--- START ---

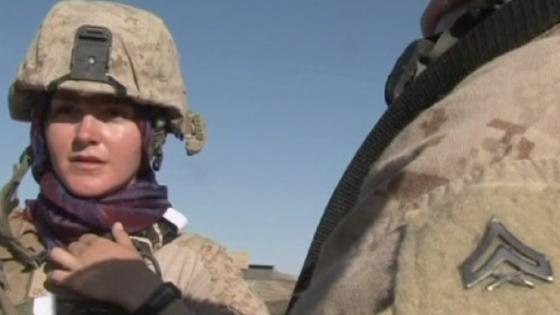usa-army-women
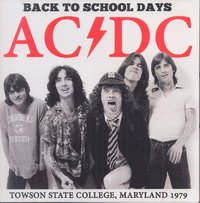 Back To School Days (2LP) by AC/DC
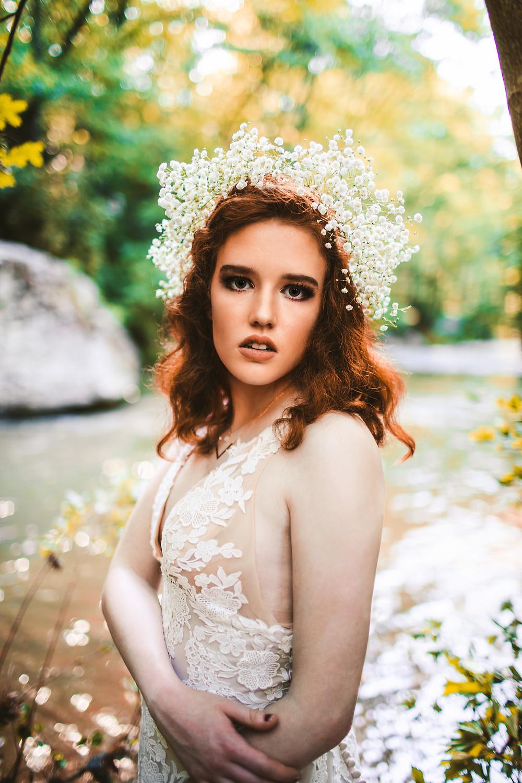 Bridal Portraits Saddleback Studio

--- END ---

▸ **Exercise goal**
Output the lines above verbatim, images excluded.

▸ **Answer to the problem**
usa-army-women
 Back To School Days (2LP) by AC/DC
 Bridal Portraits Saddleback Studio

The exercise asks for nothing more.